Consequently, we affirm the judgment of the district court, and we award Atlantic an additional 4% of the arbitrators' original award of $214,939.43.
The charter party provided, in part:
"That should any dispute arise between Owners and the Charterers, the matter in dispute shall be referred to three persons at New York, one to be appointed by each of the parties hereto, and the third by the two so chosen; their decision or that of any two of them, shall be final and for the purpose of enforcing any award, this agreement may be made a rule of the Court. The Arbitrators shall be commercial men . . .
"Penalty for nonperformance of this agreement, estimated amount of freight."
The arbitration provision is the standard "New York Produce Exchange Arbitration Clause."
There is evidence in the record that Garnac's conduct amounted to what the arbitrators termed a "premeditated plan to cancel" the contract. In a Telex message to its London agent on January 2, Garnac requested the agent to "make certain you have proof or at least notes of timing of owners [Atlantic's] communications" because "if case goes to arb may need you as witness." The Telex correspondence then continued:
"under US law it is considered duty of both parties minimize damages theref next step intend probably offer owners accept vsl at 12. — which present mkt and if we win arb pay 12. — if owners win pay 15. — However bef doing this want to see owners reaction as next move up to them."

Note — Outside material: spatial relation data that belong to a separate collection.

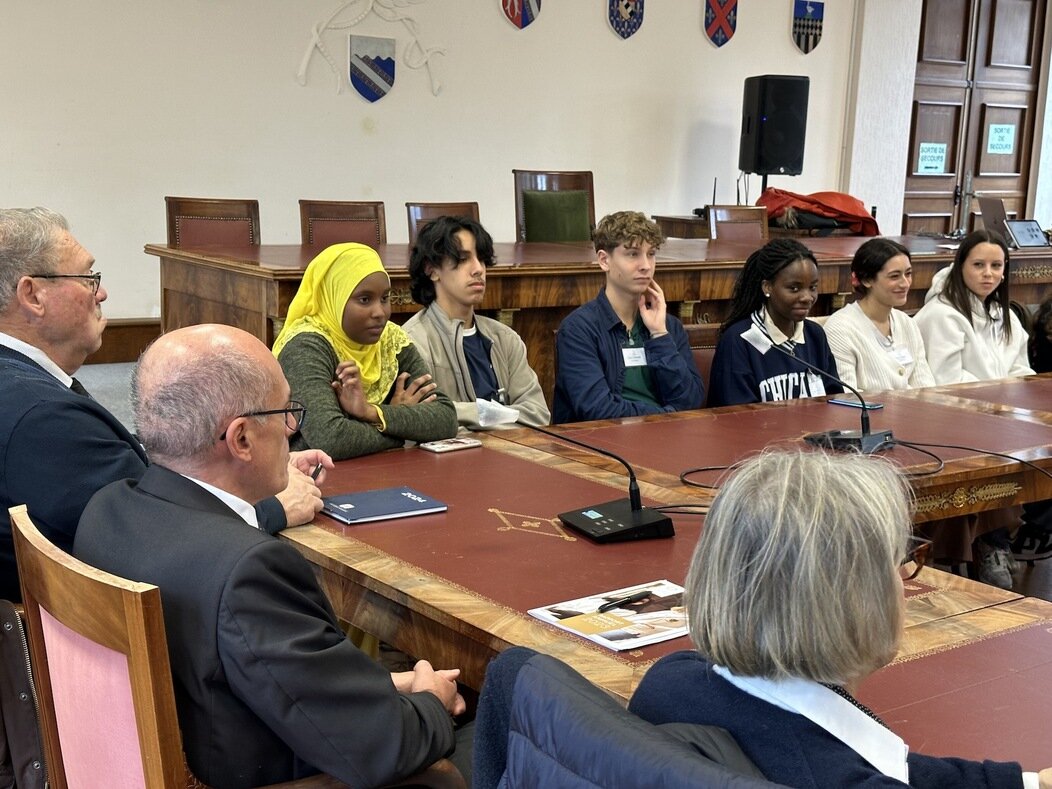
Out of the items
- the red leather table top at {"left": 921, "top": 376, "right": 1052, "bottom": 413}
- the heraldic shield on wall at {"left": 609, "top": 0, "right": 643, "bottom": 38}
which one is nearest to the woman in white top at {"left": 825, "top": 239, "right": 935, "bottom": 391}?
the red leather table top at {"left": 921, "top": 376, "right": 1052, "bottom": 413}

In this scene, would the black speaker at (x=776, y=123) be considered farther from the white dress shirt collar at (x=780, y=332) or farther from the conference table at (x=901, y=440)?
the conference table at (x=901, y=440)

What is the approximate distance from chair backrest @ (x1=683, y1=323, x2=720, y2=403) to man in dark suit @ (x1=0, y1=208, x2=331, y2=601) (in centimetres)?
172

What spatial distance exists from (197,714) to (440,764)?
12.8 inches

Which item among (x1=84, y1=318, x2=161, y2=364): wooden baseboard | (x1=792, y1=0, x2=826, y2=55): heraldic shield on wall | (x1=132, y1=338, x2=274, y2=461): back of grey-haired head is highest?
(x1=792, y1=0, x2=826, y2=55): heraldic shield on wall

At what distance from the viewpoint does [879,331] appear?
4152 millimetres

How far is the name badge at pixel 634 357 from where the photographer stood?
12.0ft

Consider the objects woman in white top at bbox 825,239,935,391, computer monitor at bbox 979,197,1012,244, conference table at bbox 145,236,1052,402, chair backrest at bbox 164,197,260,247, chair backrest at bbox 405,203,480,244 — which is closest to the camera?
woman in white top at bbox 825,239,935,391

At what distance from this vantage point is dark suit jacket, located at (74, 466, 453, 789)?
1306 millimetres

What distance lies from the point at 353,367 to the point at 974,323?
276 cm

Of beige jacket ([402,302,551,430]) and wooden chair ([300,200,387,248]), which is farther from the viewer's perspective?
wooden chair ([300,200,387,248])

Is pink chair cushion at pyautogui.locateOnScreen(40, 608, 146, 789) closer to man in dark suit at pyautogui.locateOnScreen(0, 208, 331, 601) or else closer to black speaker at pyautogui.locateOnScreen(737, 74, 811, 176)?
man in dark suit at pyautogui.locateOnScreen(0, 208, 331, 601)

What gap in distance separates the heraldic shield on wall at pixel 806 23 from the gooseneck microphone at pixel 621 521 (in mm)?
7708

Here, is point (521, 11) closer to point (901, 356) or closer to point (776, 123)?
point (776, 123)

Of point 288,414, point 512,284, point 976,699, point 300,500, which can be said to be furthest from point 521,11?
point 976,699
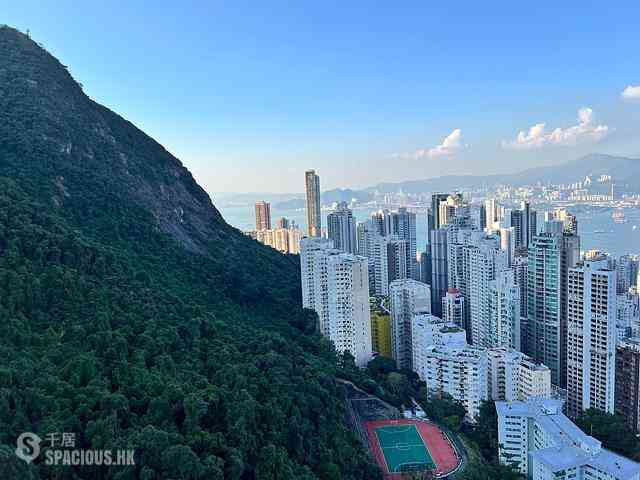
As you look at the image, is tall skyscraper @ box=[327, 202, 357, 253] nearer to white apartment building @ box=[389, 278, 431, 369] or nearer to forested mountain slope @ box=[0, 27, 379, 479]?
white apartment building @ box=[389, 278, 431, 369]

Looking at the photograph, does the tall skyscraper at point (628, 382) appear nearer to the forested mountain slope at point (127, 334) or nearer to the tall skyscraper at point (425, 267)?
the forested mountain slope at point (127, 334)

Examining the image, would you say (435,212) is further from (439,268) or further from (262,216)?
(262,216)

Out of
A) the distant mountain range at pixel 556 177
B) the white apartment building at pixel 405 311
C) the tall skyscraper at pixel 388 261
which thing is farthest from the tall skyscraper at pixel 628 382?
the distant mountain range at pixel 556 177

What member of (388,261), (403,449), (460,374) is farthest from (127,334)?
(388,261)

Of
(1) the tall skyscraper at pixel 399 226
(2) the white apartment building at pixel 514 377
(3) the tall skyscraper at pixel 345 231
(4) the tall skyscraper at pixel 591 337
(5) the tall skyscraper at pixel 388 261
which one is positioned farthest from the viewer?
(3) the tall skyscraper at pixel 345 231

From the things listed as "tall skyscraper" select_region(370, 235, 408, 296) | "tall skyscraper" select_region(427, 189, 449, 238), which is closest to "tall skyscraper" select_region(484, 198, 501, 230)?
A: "tall skyscraper" select_region(427, 189, 449, 238)

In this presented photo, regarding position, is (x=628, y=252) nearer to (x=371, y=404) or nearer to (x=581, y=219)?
(x=581, y=219)

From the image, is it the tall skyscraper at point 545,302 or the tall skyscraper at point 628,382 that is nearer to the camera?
the tall skyscraper at point 628,382
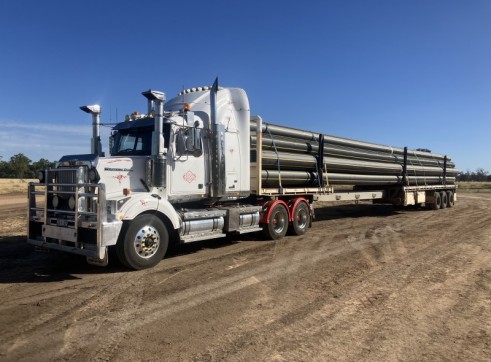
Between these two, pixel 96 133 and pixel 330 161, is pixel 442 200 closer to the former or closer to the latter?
pixel 330 161

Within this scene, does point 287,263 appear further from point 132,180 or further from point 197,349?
point 197,349

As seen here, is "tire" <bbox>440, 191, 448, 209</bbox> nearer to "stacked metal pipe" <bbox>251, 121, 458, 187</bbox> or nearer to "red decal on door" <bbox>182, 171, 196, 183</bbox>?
"stacked metal pipe" <bbox>251, 121, 458, 187</bbox>

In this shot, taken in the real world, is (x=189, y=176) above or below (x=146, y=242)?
above

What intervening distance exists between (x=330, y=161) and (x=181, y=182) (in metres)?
7.05

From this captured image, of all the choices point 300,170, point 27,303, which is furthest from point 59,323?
point 300,170

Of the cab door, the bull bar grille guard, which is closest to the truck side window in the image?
the cab door

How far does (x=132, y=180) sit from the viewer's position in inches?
321

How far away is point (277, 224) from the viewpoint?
38.3 ft

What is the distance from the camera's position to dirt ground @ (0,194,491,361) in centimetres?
420

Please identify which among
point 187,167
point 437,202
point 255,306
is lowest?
point 255,306

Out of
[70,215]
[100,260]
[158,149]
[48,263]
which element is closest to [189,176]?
[158,149]

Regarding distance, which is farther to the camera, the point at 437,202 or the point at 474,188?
the point at 474,188

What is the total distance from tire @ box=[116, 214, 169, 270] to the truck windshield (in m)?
1.63

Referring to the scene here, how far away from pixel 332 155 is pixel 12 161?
9095 centimetres
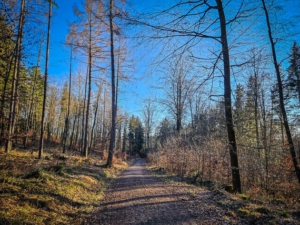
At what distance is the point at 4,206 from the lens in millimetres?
3238

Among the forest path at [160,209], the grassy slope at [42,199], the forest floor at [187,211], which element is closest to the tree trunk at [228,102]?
the forest floor at [187,211]

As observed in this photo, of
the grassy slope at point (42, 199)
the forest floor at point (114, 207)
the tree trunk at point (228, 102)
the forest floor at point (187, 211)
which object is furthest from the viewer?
the tree trunk at point (228, 102)

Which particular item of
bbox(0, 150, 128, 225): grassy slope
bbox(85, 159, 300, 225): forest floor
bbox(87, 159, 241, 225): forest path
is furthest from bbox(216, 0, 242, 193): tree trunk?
bbox(0, 150, 128, 225): grassy slope

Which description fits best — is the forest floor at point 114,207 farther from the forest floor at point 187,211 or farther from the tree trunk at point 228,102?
the tree trunk at point 228,102

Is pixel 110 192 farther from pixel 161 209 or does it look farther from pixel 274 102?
pixel 274 102

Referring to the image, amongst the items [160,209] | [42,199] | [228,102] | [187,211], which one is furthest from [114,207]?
[228,102]

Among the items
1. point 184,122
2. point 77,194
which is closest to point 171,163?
point 184,122

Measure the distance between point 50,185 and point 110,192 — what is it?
221cm

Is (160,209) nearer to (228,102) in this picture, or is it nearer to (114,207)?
(114,207)

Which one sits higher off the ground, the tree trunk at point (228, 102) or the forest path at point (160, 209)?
the tree trunk at point (228, 102)

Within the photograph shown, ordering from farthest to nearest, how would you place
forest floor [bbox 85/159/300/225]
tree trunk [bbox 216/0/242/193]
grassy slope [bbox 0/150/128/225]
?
tree trunk [bbox 216/0/242/193] < forest floor [bbox 85/159/300/225] < grassy slope [bbox 0/150/128/225]

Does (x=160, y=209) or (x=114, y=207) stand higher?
(x=160, y=209)

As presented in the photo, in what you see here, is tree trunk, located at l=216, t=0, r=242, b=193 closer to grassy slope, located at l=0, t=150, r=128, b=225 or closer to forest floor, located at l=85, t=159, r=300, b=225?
forest floor, located at l=85, t=159, r=300, b=225

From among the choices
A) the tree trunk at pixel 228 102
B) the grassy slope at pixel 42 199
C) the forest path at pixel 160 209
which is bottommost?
the forest path at pixel 160 209
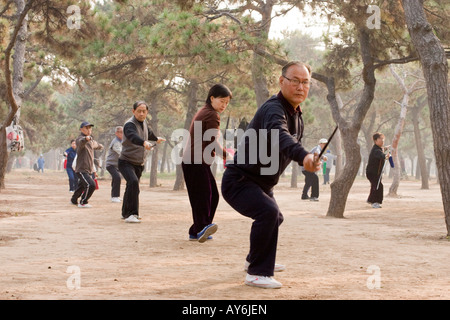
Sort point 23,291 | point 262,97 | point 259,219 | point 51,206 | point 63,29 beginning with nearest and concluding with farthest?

Commenting that "it's rough for an exporter to make a living when the market is always going the wrong way," Garnac's Chartering Manager testified to the arbitrators that "I considered it just normal business practice to give instructions to London to cancel the charter."
One of the majority arbitrators concluded that Livanos' nomination was not untimely because January 1 was a holiday and because the Charterers' office was not open for part of the day. There was no issue of bad faith on the part of Livanos or Atlantic
9 U.S.C. § 10 provides:
"In either of the following cases the United States court in and for the district wherein the award was made may make an order vacating the award upon the application of any party to the arbitration —
(a) Where the award was procured by corruption, fraud, or undue means.
(b) Where there was evident partiality or corruption in the arbitrators, or either of them.
(c) Where the arbitrators were guilty of misconduct in refusing to postpone the hearing, upon sufficient cause shown, or in refusing to hear evidence pertinent and material to the controversy; or of any other misbehavior by which the rights of any party have been prejudiced.
(d) Where the arbitrators exceeded their powers, or so imperfectly executed them that a mutual, final, and definite award upon the subject matter submitted was not made. * * *"
Rule 26(b) provides:
"Damages for Appeal for Delay. In all cases where an appeal shall delay the proceedings on the judgment, decree, or order of the lower court, and shall appear to have been sued out merely for delay, damages at a rate not exceeding 10 per cent, in addition to interest, shall be awarded upon the amount of the judgment, decree, or order." United States Court of Appeals, 2d Cir., Rule 26(b), 28 U.S.C.A.